As his feet rested, the trickle of the water put him in a trance. He thought about the journey ahead. The being that awaited him in The Windbreak. He had never been that far West. He had only seen the tip of Dune’s Groove peak over the horizon and the Dual Plains were past that. He thought about his brother and the lessons that he had taught him. He could only hope they were enough.
Fish gathered at the edge of the stream like tamed dogs at supper time. He tore a piece of the thick sour leaf and flicked it into the water. The dried leaves of the crops behind him shuffled in the wind reminding him that it was time to move on. It would be another half day’s walk to the nearest inn.
Seth could see just as well at night thanks to the full moon that rose over him, but the man at the lip of the woods was shrouded in shade. It wasn’t until Seth heard a faint giggle that he noticed the man. He approached the crouched man who was leaned up against a great pine tree, his wrists resting on his knees.

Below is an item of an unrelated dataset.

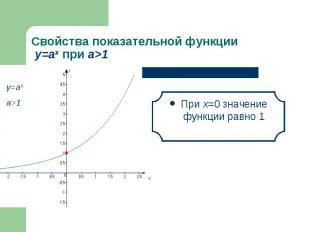 При х=0 значение функции равно 1 При х=0 значение функции равно 1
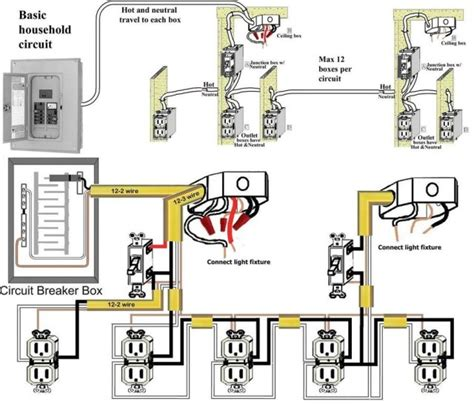 house electrical wiring  hobbiesxstyle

“Are you okay?” Seth kept his distance, but the man did not answer. Seth took a step closer to see what the man was holding, but there was nothing. The man had been cut at the wrists. His hands dismembered. There was no blood and the man did not seem to be in pain. He was entranced by something that was not there.
“Sir,” He spoke again. “Do you need some help?”
Seth took another step closer and heard the man mumbling.
“I laid my hands upon him, now the world is not so dim…I laid my hands upon him, now the world is not so dim…I laid my hands upo…,” The man raised his head and finally noticed Seth. With a yelp, the man stood and scurried into the blackness of the forest leaving a wake of rustling leaves behind him.
Seth stood at the edge of the wood confused by the phrase the man spoke before the light of the Cropsrim Inn redirected his thoughts to comfort. He could ponder on the words later in bed, he thought.
“Excuse me,” Seth said to the innkeeper. “There was a man outside. I don’t think he was in his right mind.”
“A man? What man?” The woman said.
“He was scrawny and had a scruffy beard and he had…no hands.”
“That sounds like the beggar, Cyble, but Cyble has hands. Are you sure?”
“Yes, I’m sure. He was spouting nonsense when I approached him.”
“The night is playing tricks on you, son. The violet moon is known to do such a thing. It gleams off the red sand of the great plateau and douses this land below in a haze. I’d not worry much about it.”
“I’ve felt the strangeness myself. Best to keep indoors ‘til it sets. Speaking of which, are you here for a room?”
Seth’s eyes danced across the counter as his mind followed every path of his thoughts before the man interrupted. “Y…Yes. A room. I’ll only be staying for one night.”
The innkeeper took his coin and gave him a key to a room at the end of the hall. Seth peaked out the window to see the pink moon outside. Its size spooked him and he closed the curtain. Maybe the man was plagued by this violent moon, he thought. But I saw the sliced wrists as well. No hands. The violent moon must have dazed me as well, then. Too much daydreaming at the streams.
He laid down in the bed. His hips and feet reminding him of each and every step he had taken that day. The slopes and flatlands all the same. He drifted into a shallow sleep until the pink hue crept around the edge of the window and reminded him of the man, Cybel. He wondered if he was still babbling somewhere in those dark woods. What was it that he said? …hands upon him, now the world is not so dim.
Seth fell asleep that night not so different from Cybel as he repeated the words over and over in his head like counting sheep. He’d hoped by the end of the next night he would be in the shade of a different moon under the wave of Dune’s Groove.